[MATERIALS PROVIDED start]
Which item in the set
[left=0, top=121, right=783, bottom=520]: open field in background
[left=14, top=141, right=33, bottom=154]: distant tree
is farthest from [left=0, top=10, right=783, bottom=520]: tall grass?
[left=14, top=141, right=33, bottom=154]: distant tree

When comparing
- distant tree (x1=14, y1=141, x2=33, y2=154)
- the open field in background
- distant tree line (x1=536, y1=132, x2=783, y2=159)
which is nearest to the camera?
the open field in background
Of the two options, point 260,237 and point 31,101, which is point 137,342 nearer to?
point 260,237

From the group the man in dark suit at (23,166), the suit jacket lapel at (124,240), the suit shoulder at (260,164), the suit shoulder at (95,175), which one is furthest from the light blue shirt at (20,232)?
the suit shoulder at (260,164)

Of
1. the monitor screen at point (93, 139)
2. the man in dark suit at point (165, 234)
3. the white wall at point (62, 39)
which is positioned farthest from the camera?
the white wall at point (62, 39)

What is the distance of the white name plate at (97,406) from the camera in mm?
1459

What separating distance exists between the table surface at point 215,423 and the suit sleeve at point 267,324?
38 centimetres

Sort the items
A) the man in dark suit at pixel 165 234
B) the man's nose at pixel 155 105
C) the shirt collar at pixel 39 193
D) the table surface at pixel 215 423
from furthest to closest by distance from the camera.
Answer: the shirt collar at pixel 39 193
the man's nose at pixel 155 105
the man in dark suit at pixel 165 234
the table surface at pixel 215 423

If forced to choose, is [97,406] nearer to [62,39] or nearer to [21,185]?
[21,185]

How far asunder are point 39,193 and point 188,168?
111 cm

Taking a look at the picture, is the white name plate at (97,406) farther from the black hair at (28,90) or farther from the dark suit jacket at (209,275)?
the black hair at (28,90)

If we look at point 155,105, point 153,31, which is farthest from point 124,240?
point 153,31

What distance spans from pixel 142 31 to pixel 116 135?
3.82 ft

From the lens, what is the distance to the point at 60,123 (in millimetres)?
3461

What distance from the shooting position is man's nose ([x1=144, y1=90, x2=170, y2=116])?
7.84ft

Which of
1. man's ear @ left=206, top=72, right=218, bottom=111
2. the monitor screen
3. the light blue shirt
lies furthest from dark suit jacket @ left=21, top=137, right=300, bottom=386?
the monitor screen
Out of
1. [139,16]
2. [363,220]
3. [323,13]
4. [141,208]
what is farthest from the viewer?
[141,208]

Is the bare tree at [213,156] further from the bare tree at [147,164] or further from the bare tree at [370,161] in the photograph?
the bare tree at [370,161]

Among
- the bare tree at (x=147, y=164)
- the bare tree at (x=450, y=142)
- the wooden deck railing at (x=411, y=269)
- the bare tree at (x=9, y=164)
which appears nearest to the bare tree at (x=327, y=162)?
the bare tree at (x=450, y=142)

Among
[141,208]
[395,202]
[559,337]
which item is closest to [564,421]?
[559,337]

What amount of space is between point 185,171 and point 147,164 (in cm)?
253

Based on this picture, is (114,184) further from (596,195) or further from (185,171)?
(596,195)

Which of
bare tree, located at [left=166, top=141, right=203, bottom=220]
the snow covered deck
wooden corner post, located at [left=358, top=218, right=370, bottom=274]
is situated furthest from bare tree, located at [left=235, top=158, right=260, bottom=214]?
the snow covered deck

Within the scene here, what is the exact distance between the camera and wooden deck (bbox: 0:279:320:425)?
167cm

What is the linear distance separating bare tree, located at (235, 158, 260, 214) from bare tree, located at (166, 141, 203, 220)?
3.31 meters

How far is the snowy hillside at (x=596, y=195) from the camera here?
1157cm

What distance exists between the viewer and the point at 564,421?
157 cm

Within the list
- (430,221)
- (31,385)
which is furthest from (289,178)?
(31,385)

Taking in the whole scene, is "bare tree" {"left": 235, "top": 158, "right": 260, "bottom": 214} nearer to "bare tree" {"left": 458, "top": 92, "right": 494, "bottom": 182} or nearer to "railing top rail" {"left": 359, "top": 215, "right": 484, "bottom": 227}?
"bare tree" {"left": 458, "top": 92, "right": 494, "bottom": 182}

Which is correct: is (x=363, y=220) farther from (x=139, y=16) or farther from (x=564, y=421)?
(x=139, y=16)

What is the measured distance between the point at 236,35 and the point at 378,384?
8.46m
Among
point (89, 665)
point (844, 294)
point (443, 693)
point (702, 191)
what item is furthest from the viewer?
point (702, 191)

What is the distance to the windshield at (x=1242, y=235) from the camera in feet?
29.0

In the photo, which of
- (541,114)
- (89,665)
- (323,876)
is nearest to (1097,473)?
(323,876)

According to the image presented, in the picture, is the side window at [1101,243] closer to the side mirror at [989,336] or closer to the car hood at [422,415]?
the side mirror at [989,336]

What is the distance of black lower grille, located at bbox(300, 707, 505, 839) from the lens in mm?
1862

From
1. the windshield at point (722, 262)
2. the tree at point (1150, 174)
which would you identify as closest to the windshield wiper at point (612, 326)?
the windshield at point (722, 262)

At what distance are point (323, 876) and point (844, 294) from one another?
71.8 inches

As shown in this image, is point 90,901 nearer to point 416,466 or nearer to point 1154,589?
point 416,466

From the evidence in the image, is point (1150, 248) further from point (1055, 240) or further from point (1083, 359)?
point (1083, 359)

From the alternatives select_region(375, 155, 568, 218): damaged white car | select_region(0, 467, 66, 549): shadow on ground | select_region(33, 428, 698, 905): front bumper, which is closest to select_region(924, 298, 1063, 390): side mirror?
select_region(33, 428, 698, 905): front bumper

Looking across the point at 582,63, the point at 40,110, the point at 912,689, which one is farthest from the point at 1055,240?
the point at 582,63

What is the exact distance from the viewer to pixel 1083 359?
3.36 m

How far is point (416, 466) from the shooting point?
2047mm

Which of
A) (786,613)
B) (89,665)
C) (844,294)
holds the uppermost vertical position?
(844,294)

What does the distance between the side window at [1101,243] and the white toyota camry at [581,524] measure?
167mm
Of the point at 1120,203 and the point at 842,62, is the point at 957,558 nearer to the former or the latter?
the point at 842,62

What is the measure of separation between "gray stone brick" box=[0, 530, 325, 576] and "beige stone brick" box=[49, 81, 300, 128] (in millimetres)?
[MATERIALS PROVIDED end]
▶ [WHAT YOU HAVE TO DO] Produce an exact copy of the whole listing.

▶ [EXERCISE SOLUTION]
Which item in the set
[left=0, top=121, right=783, bottom=520]: open field in background
[left=14, top=141, right=33, bottom=154]: distant tree
is farthest from [left=0, top=10, right=783, bottom=520]: tall grass?
[left=14, top=141, right=33, bottom=154]: distant tree

When comparing
- distant tree (x1=14, y1=141, x2=33, y2=154)
- the open field in background
- distant tree line (x1=536, y1=132, x2=783, y2=159)
which is nearest to the camera?
the open field in background
Of the two options, point 260,237 and point 31,101, which is point 137,342 nearer to?
point 260,237

From the group the man in dark suit at (23,166), the suit jacket lapel at (124,240), the suit shoulder at (260,164), the suit shoulder at (95,175), which one is furthest from the light blue shirt at (20,232)?
the suit shoulder at (260,164)

Of
1. the monitor screen at point (93, 139)
2. the man in dark suit at point (165, 234)
3. the white wall at point (62, 39)
which is positioned farthest from the camera?
the white wall at point (62, 39)

What is the distance of the white name plate at (97,406) from the camera in mm?
1459

What separating distance exists between the table surface at point 215,423 and the suit sleeve at point 267,324?
38 centimetres

Sort the items
A) the man in dark suit at pixel 165 234
B) the man's nose at pixel 155 105
C) the shirt collar at pixel 39 193
D) the table surface at pixel 215 423
from furthest to closest by distance from the camera.
Answer: the shirt collar at pixel 39 193
the man's nose at pixel 155 105
the man in dark suit at pixel 165 234
the table surface at pixel 215 423

If forced to choose, is [97,406] nearer to [62,39] or nearer to [21,185]?
[21,185]

How far asunder are point 39,193 and point 188,168?
111 cm

Taking a look at the picture, is the white name plate at (97,406) farther from the black hair at (28,90) or farther from the dark suit jacket at (209,275)?
the black hair at (28,90)

If we look at point 155,105, point 153,31, which is farthest from point 124,240?
point 153,31

What distance spans from pixel 142 31 to pixel 116 135?
3.82 ft

From the lens, what is the distance to the point at 60,123 (in millimetres)?
3461

What distance from the shooting position is man's nose ([x1=144, y1=90, x2=170, y2=116])?
7.84ft

Which of
1. man's ear @ left=206, top=72, right=218, bottom=111
2. the monitor screen
3. the light blue shirt
lies furthest from dark suit jacket @ left=21, top=137, right=300, bottom=386?
the monitor screen
Out of
1. [139,16]
2. [363,220]
3. [323,13]
4. [141,208]
what is farthest from the viewer?
[141,208]

Is the bare tree at [213,156] further from the bare tree at [147,164] or further from the bare tree at [370,161] in the photograph?
the bare tree at [370,161]

Among
- the bare tree at (x=147, y=164)
- the bare tree at (x=450, y=142)
- the wooden deck railing at (x=411, y=269)
- the bare tree at (x=9, y=164)
which appears nearest to the bare tree at (x=327, y=162)?
the bare tree at (x=450, y=142)

Among
[141,208]
[395,202]
[559,337]
which item is closest to [564,421]?
[559,337]

What amount of space is between point 185,171 and point 147,164 (in cm)?
253

Based on this picture, is (114,184) further from (596,195) or further from (185,171)?
(596,195)

Which of
bare tree, located at [left=166, top=141, right=203, bottom=220]
the snow covered deck
wooden corner post, located at [left=358, top=218, right=370, bottom=274]
is situated furthest from bare tree, located at [left=235, top=158, right=260, bottom=214]?
the snow covered deck

Within the scene here, what is the exact distance between the camera and wooden deck (bbox: 0:279:320:425)?
167cm

What is the linear distance separating bare tree, located at (235, 158, 260, 214) from bare tree, located at (166, 141, 203, 220)?
3.31 meters

How far is the snowy hillside at (x=596, y=195) from the camera here?
1157cm

What distance exists between the viewer and the point at 564,421?
157 cm

Within the list
- (430,221)
- (31,385)
which is furthest from (289,178)?
(31,385)

Taking in the whole scene, is "bare tree" {"left": 235, "top": 158, "right": 260, "bottom": 214} nearer to "bare tree" {"left": 458, "top": 92, "right": 494, "bottom": 182} or nearer to "railing top rail" {"left": 359, "top": 215, "right": 484, "bottom": 227}?
"bare tree" {"left": 458, "top": 92, "right": 494, "bottom": 182}

Which is correct: is (x=363, y=220) farther from (x=139, y=16) or farther from (x=564, y=421)?
(x=139, y=16)

What is the measured distance between the point at 236,35 and the point at 378,384?
8.46m
Among
point (89, 665)
point (844, 294)
point (443, 693)
point (702, 191)
what item is furthest from the viewer?
point (702, 191)

What is the distance to the windshield at (x=1242, y=235) from the camera in feet?
29.0

In the photo, which of
- (541,114)
- (89,665)
- (323,876)
is nearest to (1097,473)?
(323,876)

According to the image presented, in the picture, is the side window at [1101,243] closer to the side mirror at [989,336] or closer to the car hood at [422,415]?
the side mirror at [989,336]

What is the distance of black lower grille, located at bbox(300, 707, 505, 839) from the lens in mm?
1862

From
1. the windshield at point (722, 262)
2. the tree at point (1150, 174)
which would you identify as closest to the windshield wiper at point (612, 326)?
the windshield at point (722, 262)

At what distance are point (323, 876) and point (844, 294) from one another?
71.8 inches

As shown in this image, is point 90,901 nearer to point 416,466 or nearer to point 1154,589?
point 416,466

From the evidence in the image, is point (1150, 248) further from point (1055, 240) or further from point (1083, 359)?
point (1083, 359)

From the alternatives select_region(375, 155, 568, 218): damaged white car | select_region(0, 467, 66, 549): shadow on ground | select_region(33, 428, 698, 905): front bumper, which is closest to select_region(924, 298, 1063, 390): side mirror?
select_region(33, 428, 698, 905): front bumper

Looking across the point at 582,63, the point at 40,110, the point at 912,689, which one is farthest from the point at 1055,240?
the point at 582,63

What is the exact distance from the viewer to pixel 1083 359?
3.36 m

How far is point (416, 466) from the shooting point?
2047mm

Which of
A) (786,613)
B) (89,665)
C) (844,294)
holds the uppermost vertical position?
(844,294)

What does the distance between the side window at [1101,243] and the white toyota camry at [581,524] measure?
167mm
Of the point at 1120,203 and the point at 842,62, is the point at 957,558 nearer to the former or the latter?
the point at 842,62

What is the measure of separation between "gray stone brick" box=[0, 530, 325, 576] and "beige stone brick" box=[49, 81, 300, 128] (in millimetres)?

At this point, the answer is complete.